Caroline Montier: un sensuel et malicieux hommage à Juliette Gréco

(c) Matthieu Camille Colin

Lorsqu'elle ne se produit pas avec ses pétillantes et virevoltantes complices les Swinging Poules, Caroline Montier se pose au piano (ou prend son ukulélé) , le temps de rendre hommage à des icônes de la chanson française. 

Après son sensible et élégant récital consacré à Barbara en avril 2017, elle a troqué  sa tenue noire contre une longue robe rouge.

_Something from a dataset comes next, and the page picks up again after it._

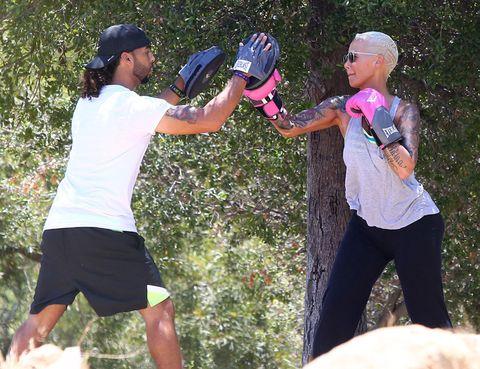 Arm, Cap, Elbow, People in nature, Glove, Active shorts, Trunks, Bermuda shorts, Baseball cap, Boxing equipment,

Une couleur qui sied bien au sensuel et malicieux spectacle "Juliette Gréco, La Femme". Avec la collaboration artistique de Caroline Loeb, accompagnée à la contrebasse par Stephen Harrison ou Sylvain Dubrez (en alternance), Caroline donne, une fois encore, la mesure de son talent dans un exercice toujours périlleux. 

(c) Matthieu Camille Colin

Formée au lyrique,  sa voix s'adapte comme un gant à des chansons qui portent pourtant l'empreinte de leurs interprètes. Mais, comme pour son précédent spectacle, la chanteuse nous emmène avec intelligence et une évidente gourmandise dans des sentiers moins fréquentés. 

Ainsi, entre quelques citations de celle qui chantait si bien les poètes et des versions inspirées de "Jolie môme" ou "Déshabillez-moi"  on  (re)découvre les refrains de "La Lelluia" de Maurice Fanon, "Ta jalousie" de Jean-Loup Dabadie, "A la mort de Juju" d'Henri Tachan... 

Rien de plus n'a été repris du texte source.